- = Mertensia Willd., Kongl. Vetensk. Acad. Nya Handl. 25: 165 (1804) nom. illeg., non Mertensia Roth 1797
Terrestrial ferns. Rhizomes long-creeping, hairy. Stipes hairy or glabrescent. Rachis reduced to a bud at the apex of the stipe with a single pair of pinnae; rachis buds sometimes extending to produce another tier comprising a rachis terminating in another rachis bud and pair of pinnae.

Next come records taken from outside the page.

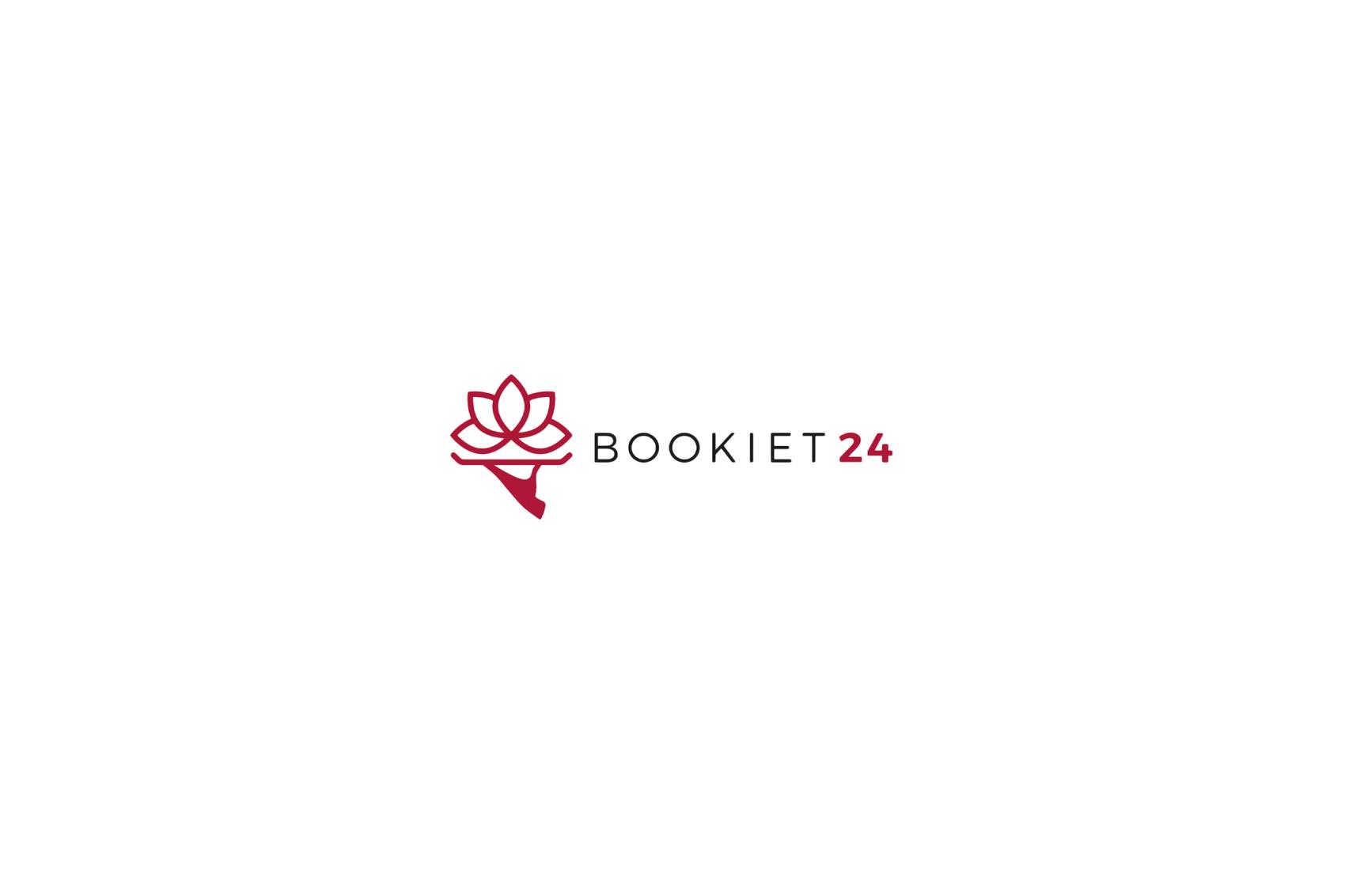 Bookiet24.pl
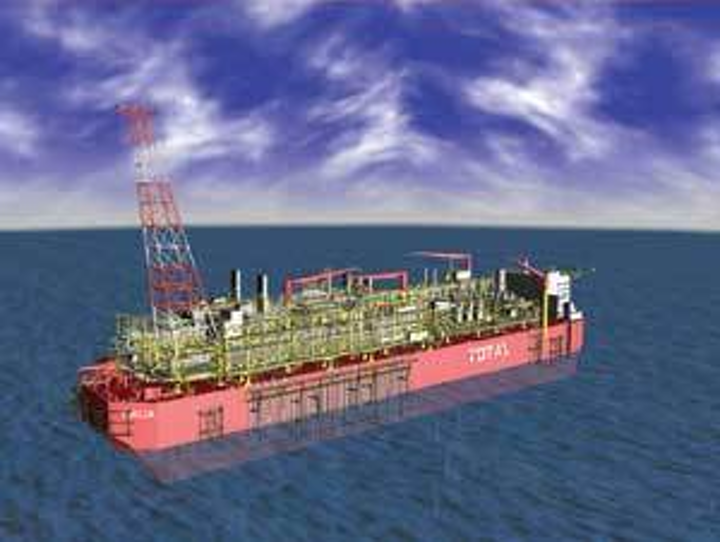 Optimization software streamlines FPSO design and construction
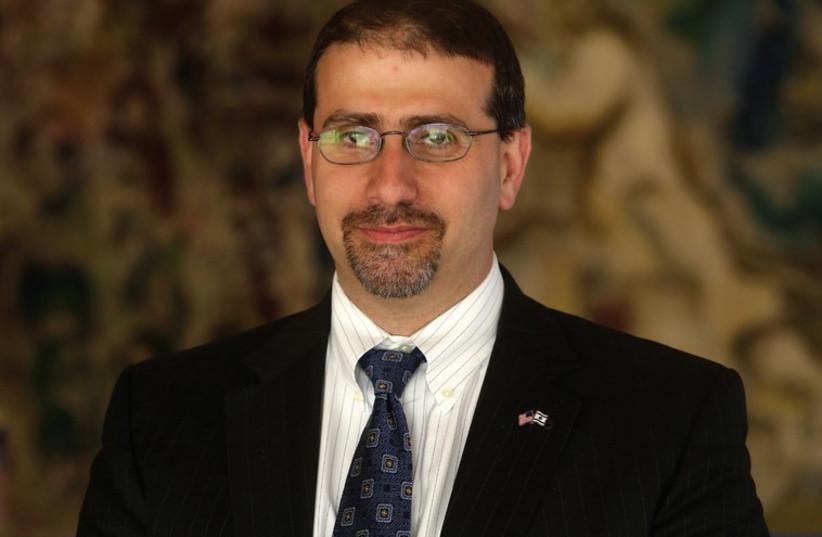 Dan Shapiro (photo credit: MARC ISRAEL SELLEM/THE JERUSALEM POST,MARC ISRAEL SELLEM)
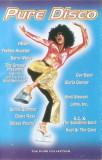 Caseta Pure Disco, originala: ABBA, Gloria Gaynor, Diana Ross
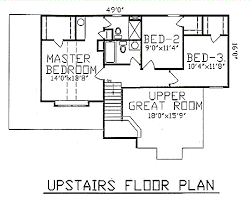 country style house plan 3 beds 2 5 baths 1450 sq ft plan 405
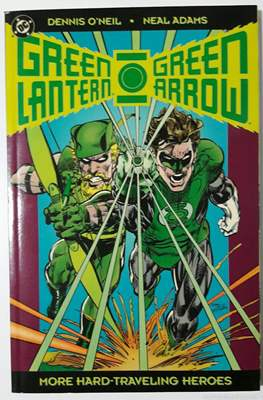 Green Lantern / Green Arrow Hard-Traveling Heroes (Softcover) #2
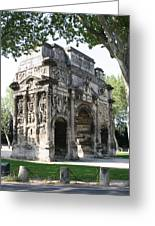 Triumphal Arch - Orange Provence Greeting Card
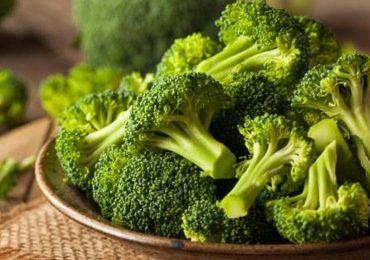 Brócolis! Uma receita especial repleta de benefícios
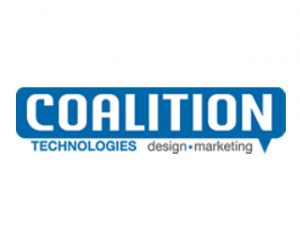 Colition Web Agency Logo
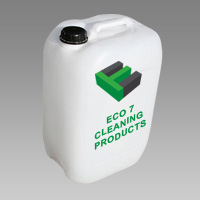 ECO 7 Cleaning product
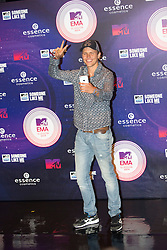 Jerone Jarre. Red carpets arrivals at the MTV EMA's 2014 at The Hydro on November 9, 2014 in Glasgow, Scotland.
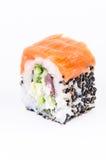 Osaka van de Sushi van het stuk maki. Stock Fotografie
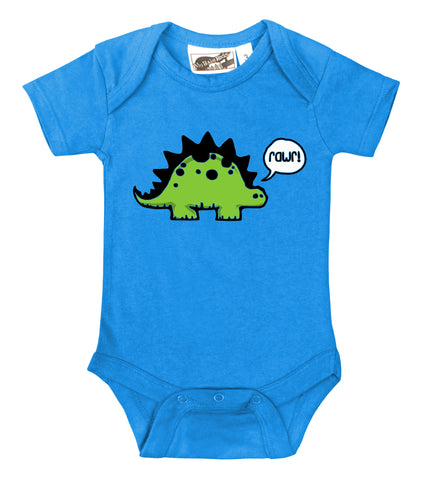 Rawr Dinosaur Turquoise One Piece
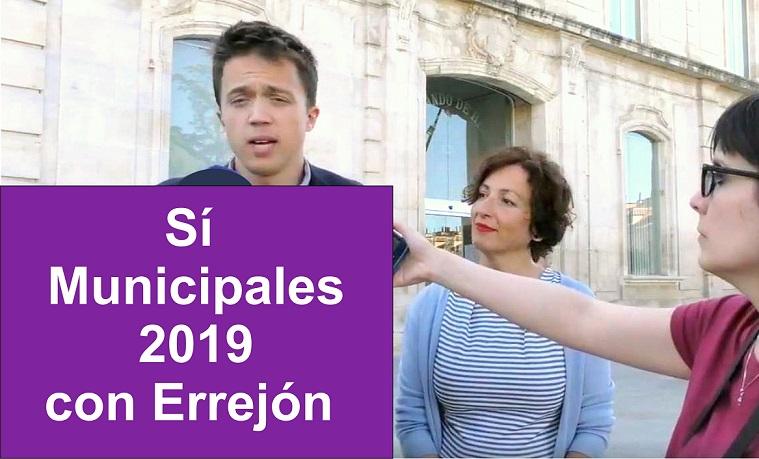 Errejón pugna con los candidatos Pablistas por el poder en seis de los municipios más importantes. Entre ellos Coslada, San Fernando y Alcalá de Henares..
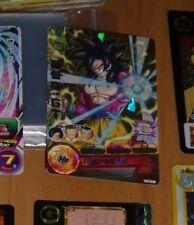DRAGON BALL Z DBZ DBS HEROES CARD PRISM HOLO CARTE HUM 01 MADE IN JAPAN NM #9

Pinnae unforked, being equivalent to a single ultimate leaflet (rarely NZ), or forking pseudodichotomously 1–2 times; buds at bifurcations sometimes extending once. Laminae, axes, and rachis and pinna buds hairy, these hairs sometimes branched, scales absent. β costae lacking costal segments. α costae of the ultimate leaflets arising pseudodichotomously from distal end of β costae. Ultimate segments on α costa >10 mm long, oblong, entire, with veins branching two or more times between midvein and margin. Sori superficial, 6–20 either side of midvein, each with 7–12 sporangia. Spores trilete, radially symmetrical, plain or shallowly rugulate.
A genus of 10–20 species. Species limits are poorly defined, with the widespread Dicranopteris linearis particularly problematic.
Allan (1961) included Dicranopteris in a broadly-circumscribed Gleichenia. The nomenclatural history of Dicranopteris was detailed by Pichi Sermolli (1972). Dicranopteris Bernh. is a replacement name for Mertensia Willd., a later homonym of Mertensia Roth (Boraginaceae). Bernhardi (1805) lectotypified Mertensia Willd. (and Dicranopteris by extension) by including in his new genus only one of the species from Willdenow’s genus, M. dichotoma (Thunb.) Willd. (≡ Polypodium dichotomum Thunb. ≡ D. dichotoma (Thunb.) Bernh.).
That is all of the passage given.